Faith in Buddhism

271688_574500205244_2728830_oSome people may think that Buddhists have no use for faith. This may be one of the greatest misconceptions I have ever encountered, and as is typical, the first place I noticed it was in my own mind.

We may speak in every day terms about having “faith” in something other than a god, such as when we encourage a friend encountering a challenging task: “I have faith in you.” But in a spiritual context, the word faith has been inextricably linked to the concept of “religion,” as when I might refer to my mother, who attends Catholic mass most mornings, as a woman of faith. But Buddhists don’t embrace the term “religion.” Even more specifically, in this religio-spiritual context, “faith” is generally considered to refer to the existence of God.

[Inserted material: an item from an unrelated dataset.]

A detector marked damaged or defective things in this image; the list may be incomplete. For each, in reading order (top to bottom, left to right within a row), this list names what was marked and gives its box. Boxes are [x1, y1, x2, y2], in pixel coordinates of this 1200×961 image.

And Buddhists most assuredly do not believe in in an interventionist God. But it would be wrong to say that many Buddhists do not acknowledge the possible or probable existence of metaphysical phenomena. It is for this reason that we typically identify as “non-theists” as opposed to being “atheists.”

Buddhist practice is about observing truth. And Buddhist teaching maintains that the only real truths are those that we observe directly. That is the practice of meditation in a nutshell: the direct observation of reality without language as an intermediary. That reality, without thought and its constituent system, language, is often called “ultimate reality.” I don’t like that phrase very much because “ultimate” connotes the notion of it being a superior reality or more intense reality (like Ultimate Frisbee!). It may also connote a reality that is sought as a goal, and as Buddhists we are encouraged to see “the path as the goal.” In other words, there are no established benchmarks for progress as approved by some cabal of wise elders in the high Himalayas.

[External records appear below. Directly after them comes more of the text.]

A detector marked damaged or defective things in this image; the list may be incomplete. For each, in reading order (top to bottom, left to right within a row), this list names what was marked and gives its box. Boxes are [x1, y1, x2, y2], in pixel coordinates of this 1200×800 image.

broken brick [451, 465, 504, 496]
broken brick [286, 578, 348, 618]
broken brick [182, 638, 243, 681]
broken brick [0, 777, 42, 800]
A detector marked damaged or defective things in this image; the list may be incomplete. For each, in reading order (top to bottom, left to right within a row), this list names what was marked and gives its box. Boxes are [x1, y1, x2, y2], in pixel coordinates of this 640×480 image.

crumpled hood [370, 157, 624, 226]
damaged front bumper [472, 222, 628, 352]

But Buddhist teachings do make an interesting concession to the fact that unless we are in perpetual solo retreat, we are usually moving through a world replete with complex series of language-based conventions and laws and social norms: that is what we call “relative reality.” 

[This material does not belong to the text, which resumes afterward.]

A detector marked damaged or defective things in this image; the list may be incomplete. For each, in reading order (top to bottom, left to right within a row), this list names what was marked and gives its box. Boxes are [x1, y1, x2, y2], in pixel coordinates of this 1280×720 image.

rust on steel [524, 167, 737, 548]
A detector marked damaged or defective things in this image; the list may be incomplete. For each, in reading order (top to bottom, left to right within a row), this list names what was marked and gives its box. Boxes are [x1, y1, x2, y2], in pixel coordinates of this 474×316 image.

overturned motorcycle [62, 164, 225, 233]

But what does any of this have to do with faith? It is this: at its root, faith means “trust.” And the most challenging obstacle that I have encountered in my own practice is trust: trusting myself, my experiences both on and off the meditation cushion, and the guidance of my many teachers. This is not a trust that stays cemented in my psyche, and it that sense, it is so very different from religious faith. It is not trust countered by doubt. It is trust countered by full-on existential dread. And that means, for me at least, that it is faith that must be continually and actively practiced, not by attending services or re-affirming to myself and others that I believe something to be true, but rather by observing my mind. And I must continually use faith to underscore my very limited awareness that my mind possesses the truth about the very essence of what it means to a human being. Because it rarely feels like something called “enlightenment.” There are rarely moods of elevated consciousness. And nirvana istelf? Ephemeral.

Sometimes the monotheistic traditions tell useful stories that convey some of the qualities of the type of faith that reflects my own experience. While there are many stories of faith-testing by God in the Bible, I am frequently awed by the epic of Abram, wielding his sword over the neck of his son. Seriously, just try to actually imagine that situation. I find this story inspiring not because of the obedience to God that Abram was willing to demonstrate, but because of the quality of his faith. That is a mighty faith. That is a profound level of trust. Some part of me feels like it is this sort of high-stakes act that we engage in when we decide to walk the Buddhist path. Lives are at stake: my life and the lives of those who I may encounter. And practicing to remain attentive and intentional in our lives requires that kind of mighty faith.

On the upside, the practice itself can bring liberation and joy, and those are also some pretty high-level gains (relatively speaking, of course). Ultimate liberation and joy, and I suppose ultimate faith as well . . . I cannot use language for those things.